Loizides Says Self-Expression Powering The Internet
With all the recent talk about official programming being released by cultural producers on the Internet, either in planned marketing campaigns--such as the recent Sci-Fi campaign surrounding its pilot The Amazing Screw-On Head that Jason Mittell wrote about here last week in which Sci-Fi is putting a show they aren't sure about online for fans to help decide the fate of--or in unplanned releases of content--such as with Nobody's Watching, I have to believe that it's important to think in much more detail about the nature of this online communication.
That's why I was thankful that Siddiq Bello passed along a blog entry from Lydia Loizides from earlier this month. Lydia looks at both the positives and the negatives that cultural producers face when allowing people to have such direct early access to their content and cites times in which that seems to have made a major difference--such as the ground-swelling support of Nobody's Watching that has since led the show to be considered once again by NBC. However, on the flip side, she looks at the intense negativity surrounding the release of Blade: The Series from Spike TV.
And the examples of shows debuting on the Web either simultaneous to or before their network debut is growing.
I've said it before: the only losers in these situations are shows that likely aren't going to do well anyway when they hit the air, so I don't really see that networks have anything to do other than programs being outed for their terrible-ness well before they hit the air. If a program can't even gain grassroots support from a small market, it usually doesn't bode well for its test on a network, and Blade: The Series' negative energy can at least be a lesson in what the show needs to improve on while it is still early in its production series.

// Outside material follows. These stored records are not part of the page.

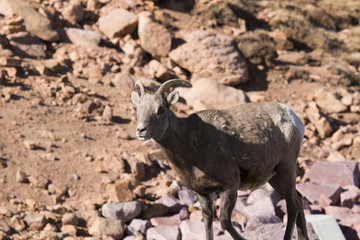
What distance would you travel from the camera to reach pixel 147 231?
845cm

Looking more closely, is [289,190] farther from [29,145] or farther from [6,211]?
[29,145]

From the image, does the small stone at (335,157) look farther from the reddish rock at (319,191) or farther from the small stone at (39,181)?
the small stone at (39,181)

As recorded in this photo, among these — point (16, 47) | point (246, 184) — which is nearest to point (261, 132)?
point (246, 184)

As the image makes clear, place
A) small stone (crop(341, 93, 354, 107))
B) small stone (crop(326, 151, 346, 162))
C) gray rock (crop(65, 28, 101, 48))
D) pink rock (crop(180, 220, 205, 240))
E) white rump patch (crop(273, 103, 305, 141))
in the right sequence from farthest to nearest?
small stone (crop(341, 93, 354, 107)) < gray rock (crop(65, 28, 101, 48)) < small stone (crop(326, 151, 346, 162)) < pink rock (crop(180, 220, 205, 240)) < white rump patch (crop(273, 103, 305, 141))

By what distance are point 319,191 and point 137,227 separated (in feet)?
13.3

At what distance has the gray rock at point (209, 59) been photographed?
1549 centimetres

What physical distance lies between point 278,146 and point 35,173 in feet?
19.3

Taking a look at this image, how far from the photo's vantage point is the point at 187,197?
32.0 feet

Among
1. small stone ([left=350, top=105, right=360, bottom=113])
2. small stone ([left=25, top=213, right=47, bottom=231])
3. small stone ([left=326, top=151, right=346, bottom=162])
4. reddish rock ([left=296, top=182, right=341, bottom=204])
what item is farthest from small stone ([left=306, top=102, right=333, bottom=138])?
small stone ([left=25, top=213, right=47, bottom=231])

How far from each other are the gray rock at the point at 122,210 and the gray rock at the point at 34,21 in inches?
296

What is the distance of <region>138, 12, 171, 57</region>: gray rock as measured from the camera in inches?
615

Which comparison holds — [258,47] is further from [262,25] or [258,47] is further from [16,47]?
[16,47]

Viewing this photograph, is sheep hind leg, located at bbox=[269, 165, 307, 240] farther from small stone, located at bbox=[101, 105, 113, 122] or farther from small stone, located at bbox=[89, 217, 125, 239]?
small stone, located at bbox=[101, 105, 113, 122]

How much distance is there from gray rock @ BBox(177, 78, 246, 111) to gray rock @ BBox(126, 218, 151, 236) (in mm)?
5370
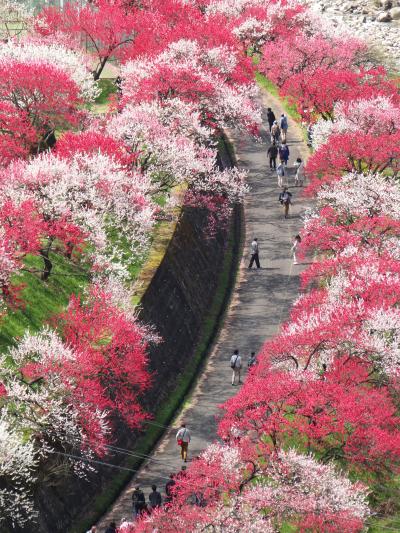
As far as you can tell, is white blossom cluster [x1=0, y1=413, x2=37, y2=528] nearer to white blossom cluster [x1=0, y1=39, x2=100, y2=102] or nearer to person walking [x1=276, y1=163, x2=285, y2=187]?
white blossom cluster [x1=0, y1=39, x2=100, y2=102]

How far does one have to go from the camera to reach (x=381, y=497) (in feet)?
162

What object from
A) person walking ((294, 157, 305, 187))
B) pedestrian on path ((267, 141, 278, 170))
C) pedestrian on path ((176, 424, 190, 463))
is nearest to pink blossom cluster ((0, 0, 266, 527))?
pedestrian on path ((176, 424, 190, 463))

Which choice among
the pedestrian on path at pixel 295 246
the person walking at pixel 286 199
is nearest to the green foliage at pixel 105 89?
the person walking at pixel 286 199

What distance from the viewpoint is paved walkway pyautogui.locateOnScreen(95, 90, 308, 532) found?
53312mm

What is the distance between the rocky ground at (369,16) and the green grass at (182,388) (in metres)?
50.3

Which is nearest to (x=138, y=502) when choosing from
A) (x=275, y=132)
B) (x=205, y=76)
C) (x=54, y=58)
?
(x=205, y=76)

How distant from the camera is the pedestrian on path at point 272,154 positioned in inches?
3142

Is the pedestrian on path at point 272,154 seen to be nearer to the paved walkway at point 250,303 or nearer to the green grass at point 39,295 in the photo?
the paved walkway at point 250,303

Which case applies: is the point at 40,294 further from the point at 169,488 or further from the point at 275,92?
the point at 275,92

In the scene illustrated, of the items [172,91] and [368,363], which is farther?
[172,91]

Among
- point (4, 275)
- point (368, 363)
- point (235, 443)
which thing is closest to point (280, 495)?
point (235, 443)

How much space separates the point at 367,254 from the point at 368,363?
797 cm

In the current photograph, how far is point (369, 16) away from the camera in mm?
129750

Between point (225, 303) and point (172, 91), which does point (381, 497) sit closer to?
point (225, 303)
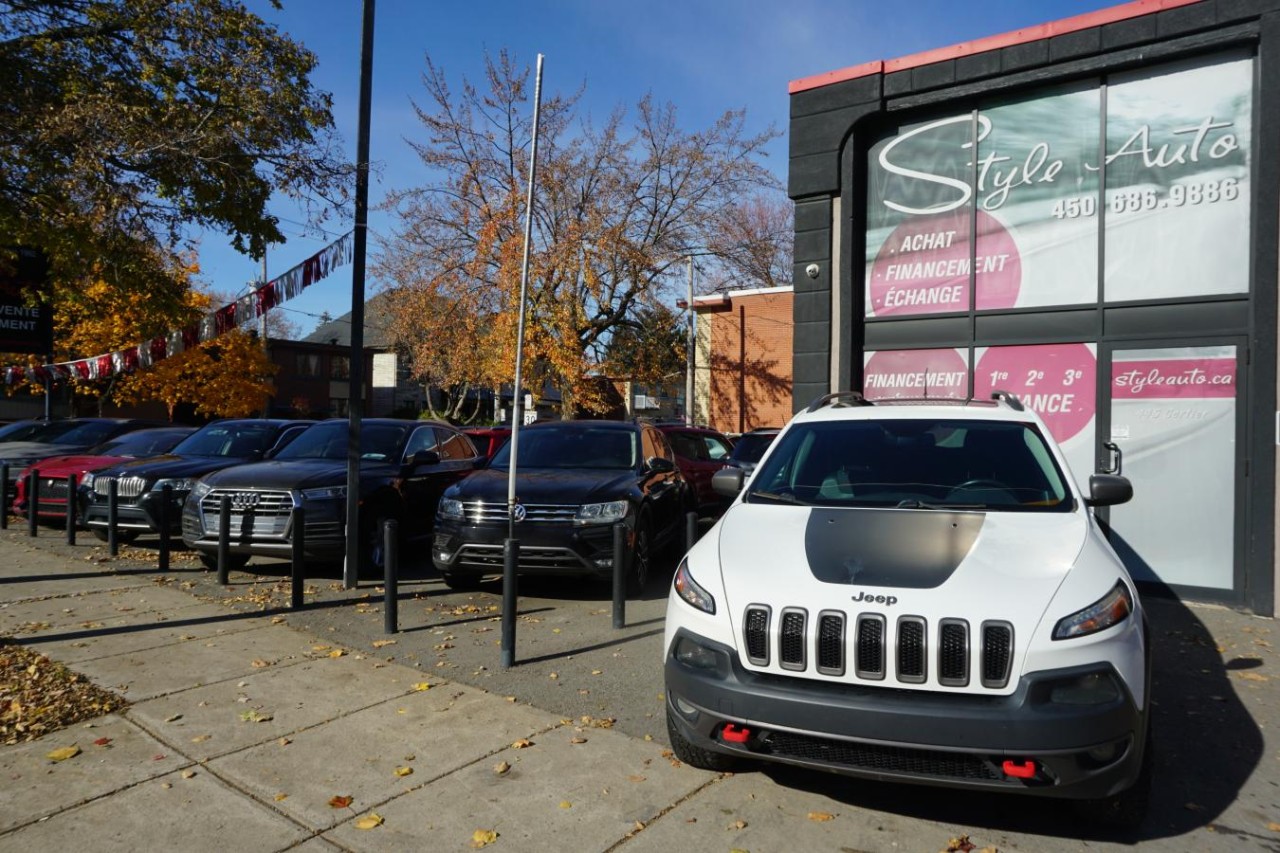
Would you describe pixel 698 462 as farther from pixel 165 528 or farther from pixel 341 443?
pixel 165 528

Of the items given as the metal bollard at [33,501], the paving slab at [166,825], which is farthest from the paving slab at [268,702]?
the metal bollard at [33,501]

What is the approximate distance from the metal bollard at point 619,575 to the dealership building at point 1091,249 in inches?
156

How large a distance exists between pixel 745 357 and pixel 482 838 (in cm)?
2574

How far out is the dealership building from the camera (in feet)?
25.0

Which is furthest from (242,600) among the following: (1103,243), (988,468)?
(1103,243)

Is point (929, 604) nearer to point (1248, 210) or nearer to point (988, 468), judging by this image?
point (988, 468)

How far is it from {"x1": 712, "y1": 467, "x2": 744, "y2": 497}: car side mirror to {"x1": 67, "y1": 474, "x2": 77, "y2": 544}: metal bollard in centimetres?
917

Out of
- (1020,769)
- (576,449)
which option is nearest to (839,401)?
(1020,769)

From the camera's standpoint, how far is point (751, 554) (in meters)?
3.88

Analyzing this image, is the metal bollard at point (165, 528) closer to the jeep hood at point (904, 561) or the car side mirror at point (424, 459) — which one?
the car side mirror at point (424, 459)

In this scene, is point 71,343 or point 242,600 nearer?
point 242,600

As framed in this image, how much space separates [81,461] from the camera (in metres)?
11.7

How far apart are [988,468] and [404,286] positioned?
2490 cm

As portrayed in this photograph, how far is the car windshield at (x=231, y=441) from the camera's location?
37.2ft
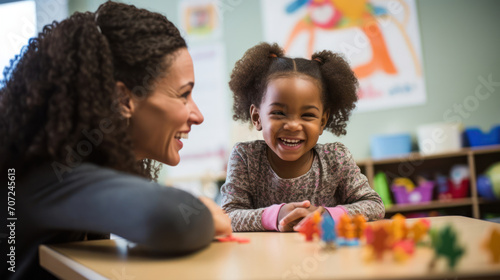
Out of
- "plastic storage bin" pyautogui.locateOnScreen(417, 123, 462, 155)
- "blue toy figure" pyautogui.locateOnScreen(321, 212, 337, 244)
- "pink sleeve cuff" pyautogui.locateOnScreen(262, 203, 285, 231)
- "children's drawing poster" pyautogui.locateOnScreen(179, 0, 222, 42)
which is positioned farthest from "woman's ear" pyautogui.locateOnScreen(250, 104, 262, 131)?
"children's drawing poster" pyautogui.locateOnScreen(179, 0, 222, 42)

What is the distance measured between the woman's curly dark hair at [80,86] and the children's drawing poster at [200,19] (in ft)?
10.8

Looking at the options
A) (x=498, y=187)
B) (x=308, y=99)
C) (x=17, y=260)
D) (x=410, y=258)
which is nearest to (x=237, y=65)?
(x=308, y=99)

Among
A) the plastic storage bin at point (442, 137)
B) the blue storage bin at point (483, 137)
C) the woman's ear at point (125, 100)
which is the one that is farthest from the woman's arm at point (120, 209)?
the blue storage bin at point (483, 137)

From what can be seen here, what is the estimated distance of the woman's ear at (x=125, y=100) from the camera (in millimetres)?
952

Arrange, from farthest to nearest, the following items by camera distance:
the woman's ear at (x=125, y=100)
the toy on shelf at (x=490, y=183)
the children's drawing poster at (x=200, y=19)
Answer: the children's drawing poster at (x=200, y=19), the toy on shelf at (x=490, y=183), the woman's ear at (x=125, y=100)

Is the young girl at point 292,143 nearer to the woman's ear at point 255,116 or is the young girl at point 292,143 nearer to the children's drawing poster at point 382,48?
the woman's ear at point 255,116

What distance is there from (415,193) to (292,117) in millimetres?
2509

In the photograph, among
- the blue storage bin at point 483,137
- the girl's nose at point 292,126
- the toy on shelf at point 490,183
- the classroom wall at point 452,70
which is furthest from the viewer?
the classroom wall at point 452,70

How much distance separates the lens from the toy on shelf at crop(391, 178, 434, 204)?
3486mm

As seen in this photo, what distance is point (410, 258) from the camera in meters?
0.61

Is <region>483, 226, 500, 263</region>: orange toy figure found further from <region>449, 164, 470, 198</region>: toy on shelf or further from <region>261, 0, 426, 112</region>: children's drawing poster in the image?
<region>261, 0, 426, 112</region>: children's drawing poster

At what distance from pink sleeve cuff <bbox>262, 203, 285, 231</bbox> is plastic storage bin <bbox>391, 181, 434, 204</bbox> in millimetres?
A: 2581

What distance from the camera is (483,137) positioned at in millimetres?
3586

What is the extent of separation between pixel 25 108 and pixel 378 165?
321 centimetres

Lydia writes that "by tapping into this digital forum, the show's producers will able to gauge, in real-time no less, the response to the program. Take it for what this is worth-but how unbelievably valuable is that?"
Lydia's piece is well worth taking a look at. These are the questions we've been wondering here for some time and one that will carry me over into tomorrow, as I'm planning to write a much lengthier piece on this very topic, based on a recent news commentary from the BBC.